Dan Warrington, NEU Executive member, personal capacity
Keir Starmer’s Labour government has instructed the School Teachers Review Body on pay (STRB) for the next three years instead of one year, as is usual. When the National Education Union (NEU) executive met in October, the government had released its evidence to the STRB, and the proposal is insultingly bad.
The government has proposed that teacher pay should ‘increase’ by just 6.5% spread over the next three years. At current inflation rates, that amounts to a real-terms pay cut of around 2% per year. Even if inflation were to reduce to the government’s target of 2% (which does not seem probable any time soon), 6.5% over three years will do nothing to alleviate the 23% erosion of real-terms pay since 2010.
Labour must know that this proposal is an insult to the teaching profession. Further decline in real-terms pay will worsen the teacher recruitment and retention crisis, driving up workload even further for everyone, and worsening the learning conditions of students.
The government will claim lack of affordability, but the reality is that the current expenditure on education in the UK is only 4.1% of GDP – well below that of our European neighbours or even the USA. Instead, Labour is choosing to prioritise preserving the wealth of the super-rich over proper funding of education.
Rather than wait for the STRB process to slowly unfold, education unions must begin to organise a dispute for fully funded teacher pay rises that move towards a restoration of lost pay. This begins with a rejection of the STRB and a call for direct negotiations over pay and conditions between the unions and the Education Secretary.
But the fight on funding must not be limited to the pay award. Workload is the issue members are most acutely suffering from and requires funding overall to be addressed. We must bring workload, funding and pay all together – and link that to demanding a route for academies to return to local authority control to end the drain on school finances by multi-academy trusts (MATS).
Sixth forms fragmentation only benefits bosses
Following a protracted battle with the Sixth Form College Association, NEU general secretary Daniel Kebede reported that sixth-form members would be consulted on accepting a 4% pay award, while continuing to pursue changes to conditions that would bring sixth-form college lecturers in line with schoolteachers.
That teachers and lecturers in sixth form colleges have had to fight to receive the same pay uplift as schoolteachers illustrates the need for direct bargaining with the government rather than through the fragmented system of different college CEOs. Any national pay campaign over the coming year must include sixth-form colleges and demand better for the whole education system.
Supply agency rip-off
One area where the privatisation of state education is keenly shown is that of supply teacher agencies. Underfunding of schools leads to overstretched staffing and a need for supply teachers to cover the gaps. Supply agencies charge schools extortionate fees, only a fraction of which are received by the supply teacher. The result is funds that schools should be spending on educating students are lining the pockets of supply agency bosses.

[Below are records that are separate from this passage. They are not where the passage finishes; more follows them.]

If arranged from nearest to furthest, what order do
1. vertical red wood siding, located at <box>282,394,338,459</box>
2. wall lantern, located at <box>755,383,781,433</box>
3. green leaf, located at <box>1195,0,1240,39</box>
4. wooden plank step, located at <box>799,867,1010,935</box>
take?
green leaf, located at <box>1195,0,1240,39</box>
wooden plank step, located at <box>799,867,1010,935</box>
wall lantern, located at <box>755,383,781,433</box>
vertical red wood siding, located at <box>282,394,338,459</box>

Kebede announced the launch of a Stop the Agency Rip-off campaign, to expose the extraordinary profits made by the supply agencies and lobby politicians to support the set-up of a publicly held national supply register. Socialist Party members have long demanded that supply is brought back in-house.

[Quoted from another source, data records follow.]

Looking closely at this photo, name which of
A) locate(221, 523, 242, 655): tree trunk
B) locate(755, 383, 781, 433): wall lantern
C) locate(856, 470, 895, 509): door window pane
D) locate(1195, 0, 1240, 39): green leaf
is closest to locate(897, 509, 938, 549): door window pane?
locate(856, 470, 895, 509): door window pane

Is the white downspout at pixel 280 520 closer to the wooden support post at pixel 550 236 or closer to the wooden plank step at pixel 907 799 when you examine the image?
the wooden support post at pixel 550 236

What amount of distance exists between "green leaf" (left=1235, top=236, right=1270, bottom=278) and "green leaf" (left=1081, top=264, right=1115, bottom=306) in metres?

Lobbying of MPs would be stronger if the NEU was able to back parliamentary candidates whose policies align with NEU campaign aims. We want to see the back of privatisation in education – whether it is supply agencies, academies or exam boards – which would be much stronger if our rules allowed the union to endorse socialist candidates standing on anti-privatisation anti-austerity platforms. Socialist Party members are campaigning for Jeremy Corbyn and Zarah Sultana and other pro-worker MPs to be invited to the NEU exec to discuss how this and all our other demands can be fought for politically.
Support staff
The most debate in this month’s executive meeting was around the arrangements for the Special Conference regarding support staff recruitment and organising planned for February 2026 – a point of continued tension between the NEU and other education unions following a second censure of the NEU for attempting to gain bargaining rights for support staff.
The Support Staff National Council (SSNC) within the NEU had put forward recommendations for how to ensure that support staff voices were heard at this special conference, most notably a requirement that 20% of district delegates to the conference be support staff members. These recommendations were opposed and overridden by the NEU Left faction, which holds a majority on the Executive Committee.
Annual conference has three years in a row passed motions calling on the union to begin actively recruiting support staff. Socialist Party members fight for all the education unions to become strong, democratic and combative unions, for them all to have negotiation rights, and to campaign for maximum collaboration in action.
TUC demo against austerity
As agreed at the previous executive meeting, the NEU delegates to the General Council of the TUC (Trades Union Congress) reported that they called for the TUC to name a date for a trade union-led demonstration against Labour austerity.
Daniel Kebede acknowledged the impact of the lobby outside the TUC, called by the National Shop Stewards Network and supported by Socialist Party members, and encouraged NEU members to continue to lobby for the TUC to fulfil policy passed at the Congress in September.
However, no date has been set for a demo yet. The NEU and the trades unions have to keep fighting for it. As the Budget looms, it is essential that the trade union movement steps up and opposes the imposition of yet more austerity on the public sector.